3. Does EPA believe it has the authority under the Clean Water Act to regulate leaching of pollution into ground water? Please explain.
4. Does EPA believe it has the authority under the Clean Water Act to regulate the direct discharge of pollutants into ground water? Please explain.
5. According to a recent press article, an EPA spokeswoman has said section 208 of the Clean Water Act does not authorize EPA to exercise any Federal regulatory authority over nonpoint sources. Please confirm for us that the Clean Water Act does not provide EPA with any authority to craft section 208 areawide plans or to exercise any Federal regulatory authority over nonpoint sources under section 208 or any other section of the Clean Water Act, and that section 208 is consistent with the rest of the Clean Water Act that leaves the management of nonpoint sources to the states.
6. Does EPA believe it has the authority under the U.S. Constitution and under the Clean Water Act to commandeer a state legislature and require a state to enact an enforceable regulatory program for nonpoint sources?
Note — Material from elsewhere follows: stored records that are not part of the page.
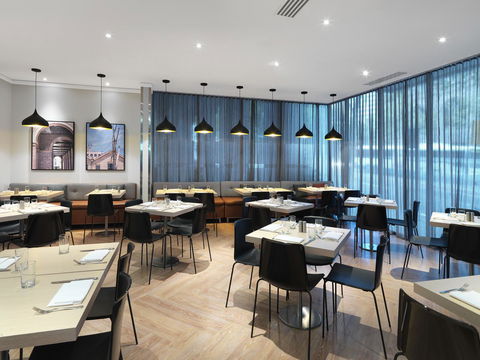 Novotel Sydney City Centre - Accommodation Sunshine Coast 20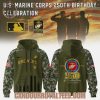 Philadelphia Phillies x U.S. Marine Corps 250th Anniversary Hoodie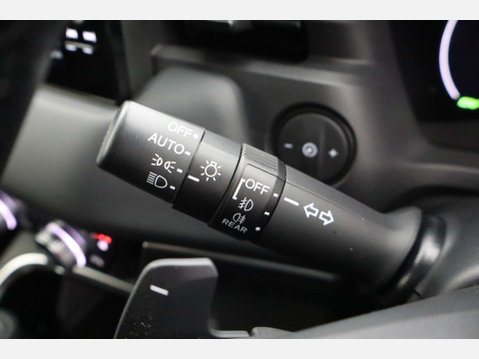 Honda HR-V 1.5 HR-V Advance i-MMD CVT 5dr 43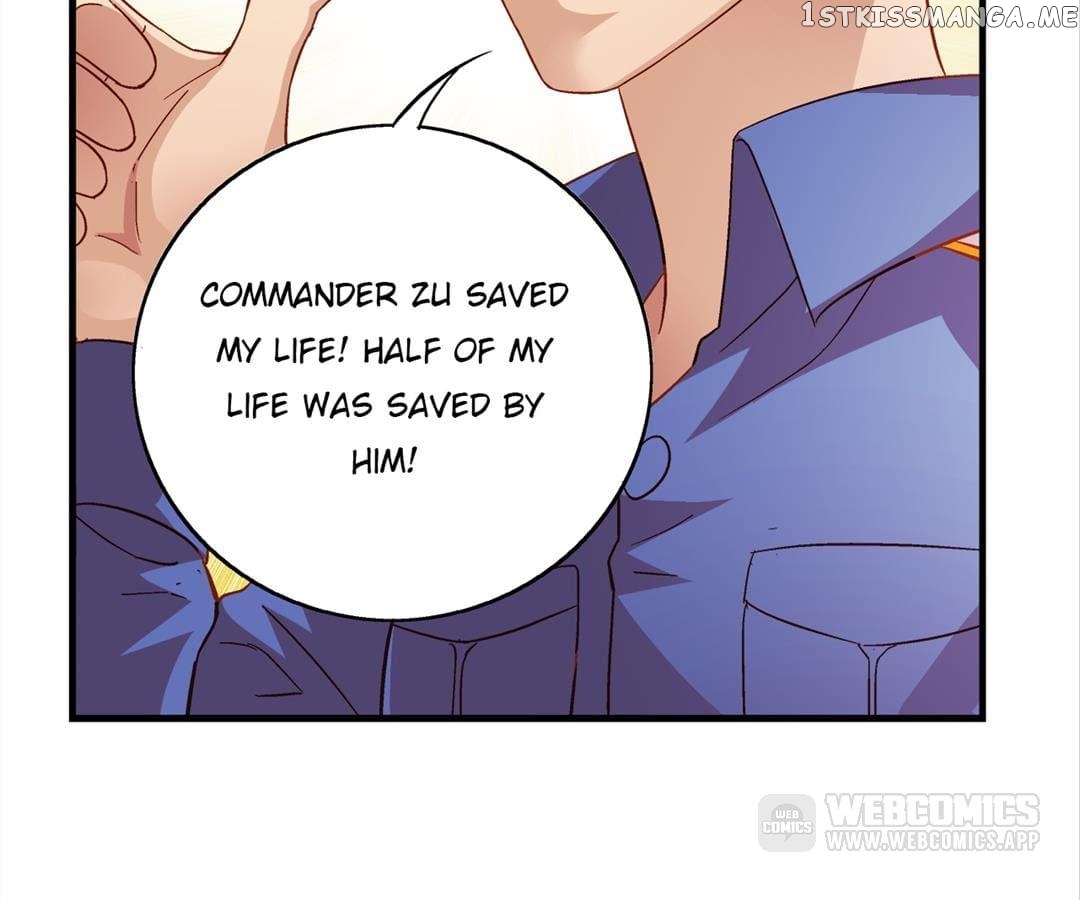 Love Between You And Me chapter 15 - page 17
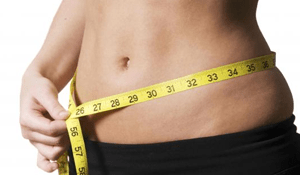 ¿Cómo eliminar grasa corporal?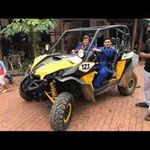 Jose Antelo - @davidarauz1000 - Instagram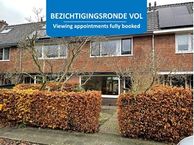 Spaarnestraat 179, 3812 HD Amersfoort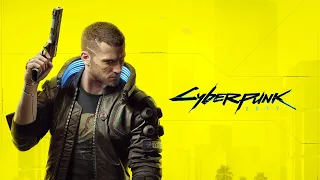 Прохождение Cyberpunk 2077 / Часть 21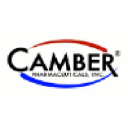 Camber Pharmaceuticals Inc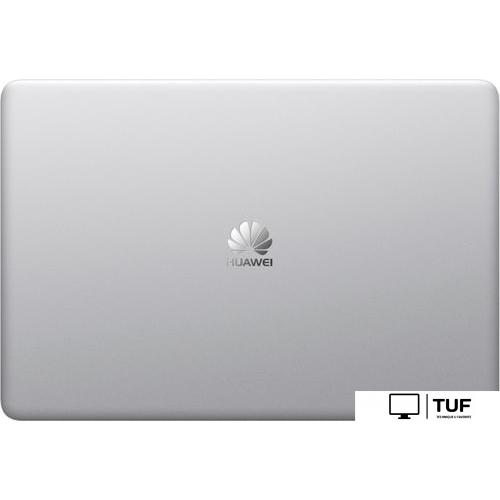 Ноутбук Huawei MateBook D 14 AMD Nbl-WAQ9AR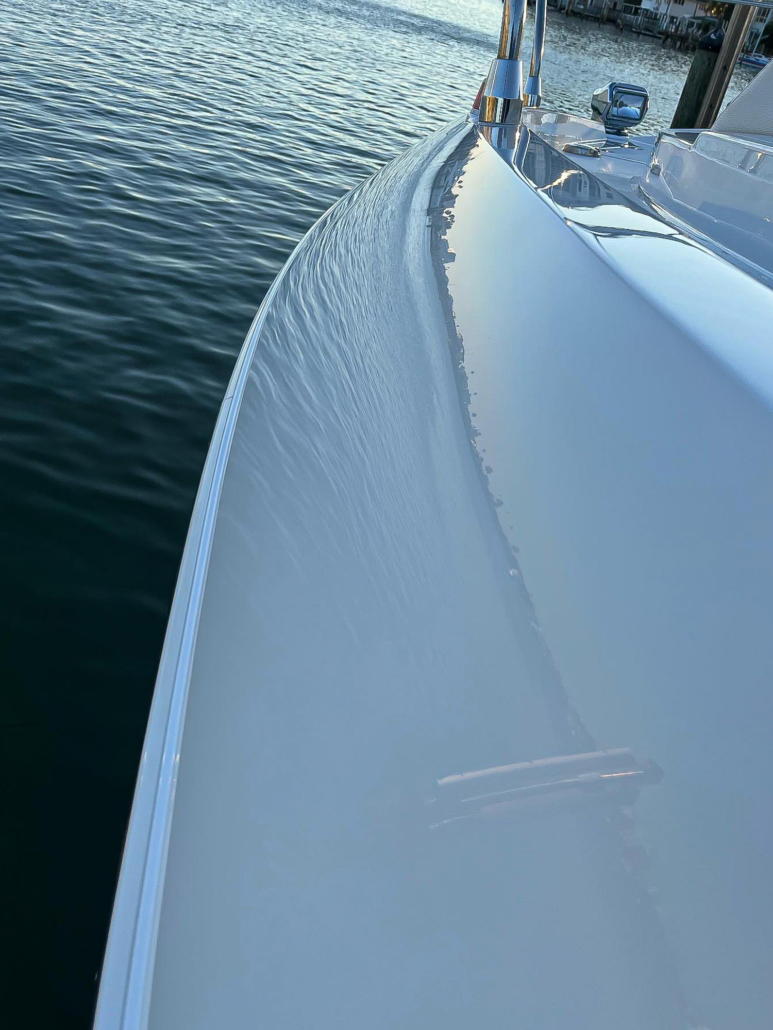 Cruiser 46 - Photo 10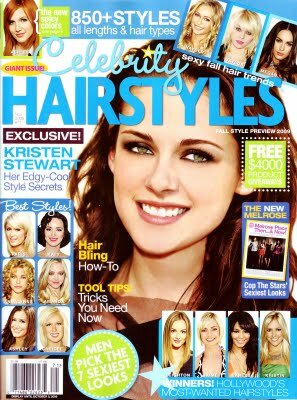 celebrity_hairstyles_Issue71_2009_cover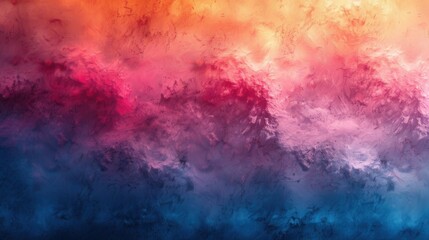 Obraz premium Background and Decor Minimalist pastel abstract background texture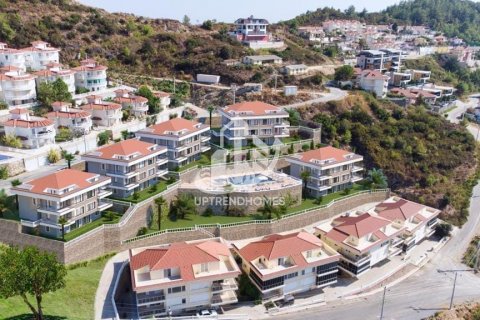 Penthouse for sale  in Kargicak, Alanya, Antalya, Turkey, 3 bedrooms, 135m2, No. 48829 – photo 7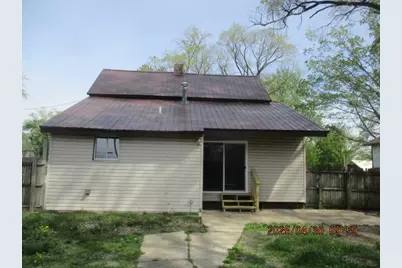 417 W Sell Street, Brook, IN 47922 - Photo 4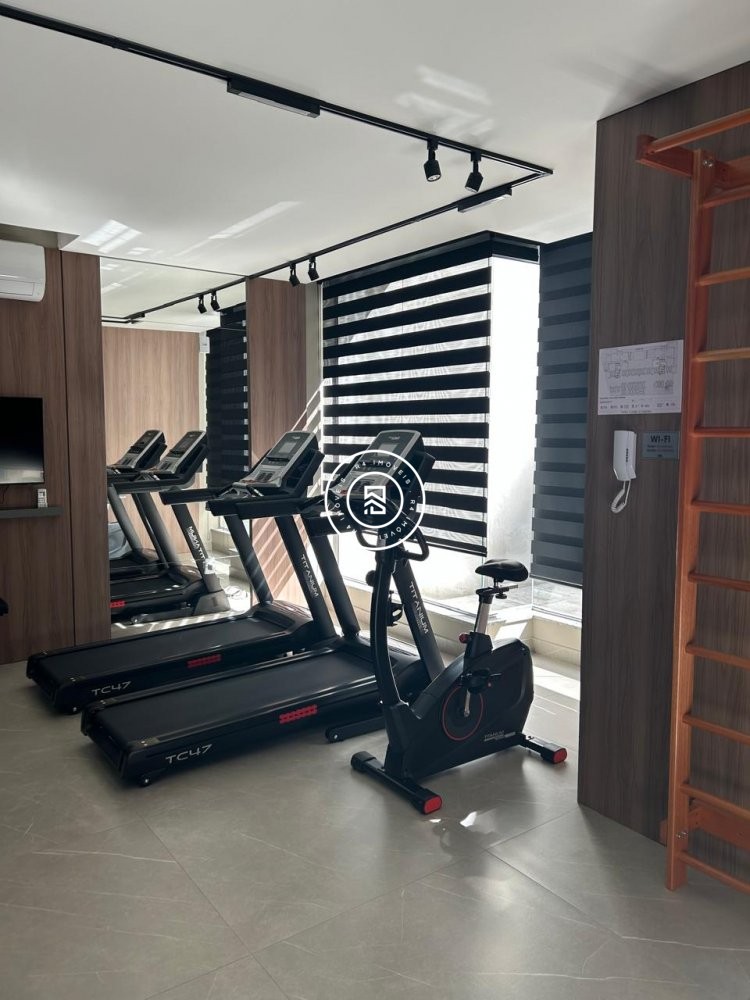 Apartamento 02 Suite e 02 vagas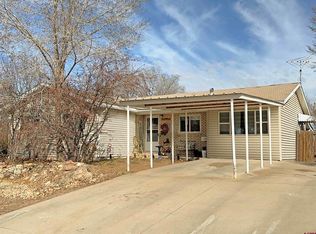 768 Birch Dr, Cortez, CO 81321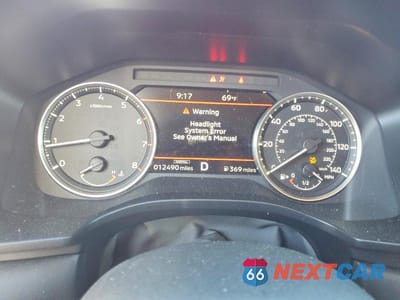 Zdjęcie 9 z 14 samochodu: 2024 MITSUBISHI OUTLANDER SE VIN:JA4J3VA87RZ085855 - miniatura
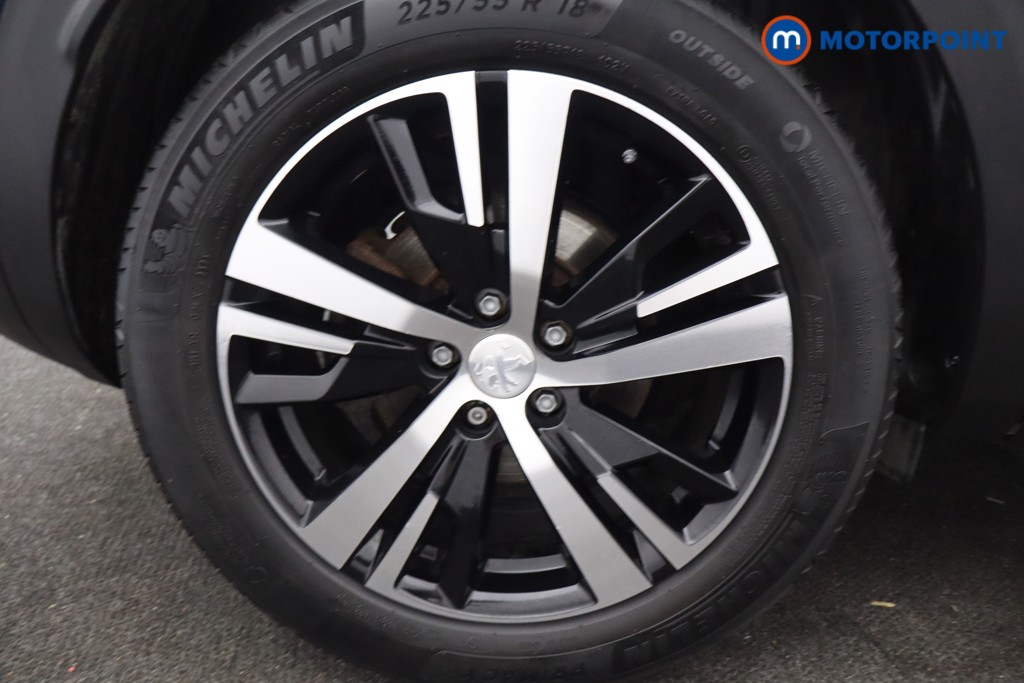 Peugeot 3008 GT Automatic Petrol SUV - Stock Number (1655786) - 28th supplementary image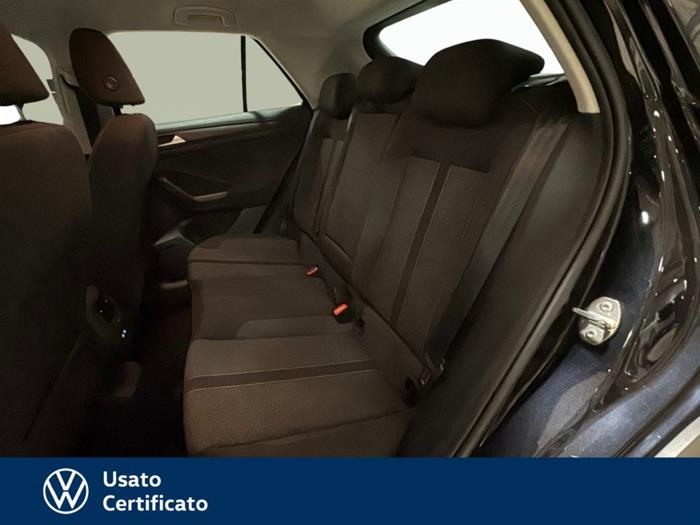 AutoVega - VOLKSWAGEN T-Roc | ID 35906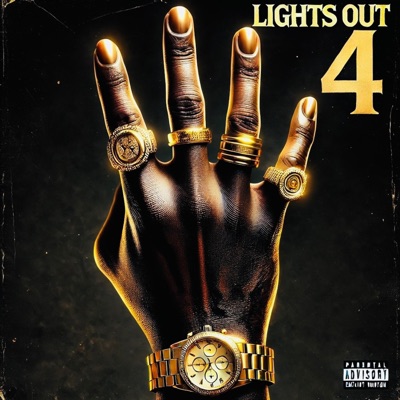 TRENCH BABIES (feat. Shoota Scoop) - Single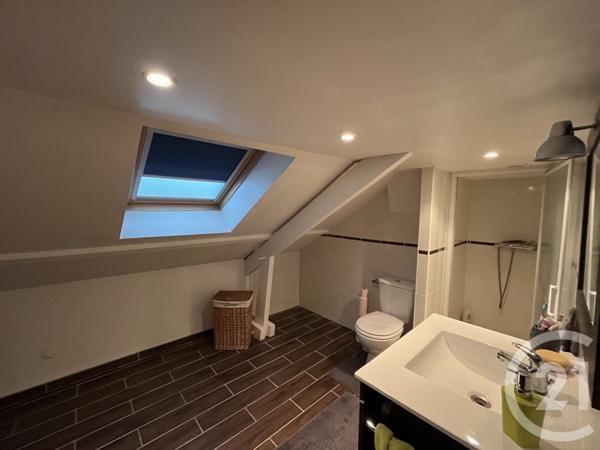 Maison à vendre  6 pièces - 120 m2 CHAMBLY - 60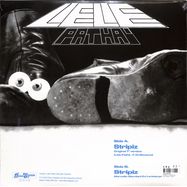 Back View : Lele Patha - STRIPIZ (STRAPAZZO) - Disco Segreta / DSM019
Please explain.
7. Does EPA believe it has the authority to withhold Federal funding from a state that is in compliance with an areawide waste treatment management plan that has been approved under section 208? Please explain.
8. Does EPA believe that a requirement in section 603(f) of the Clean Water Act that a state fund projects that are consistent with a state's plan developed under section 208 of the Act constitutes authority to require a state to enact an enforceable regulatory program for nonpoint sources? Please explain.
9. Does EPA believe that a requirement under 603(f) of the Clean Water Act that a state fund projects that are consistent with a state's plan developed under section 208 of the statute constitutes authority to withhold Federal funding from a state whose areawide waste treatment management plan does not include an enforceable regulatory program for nonpoint sources? Please explain.
Thank you for your prompt attention to this matter.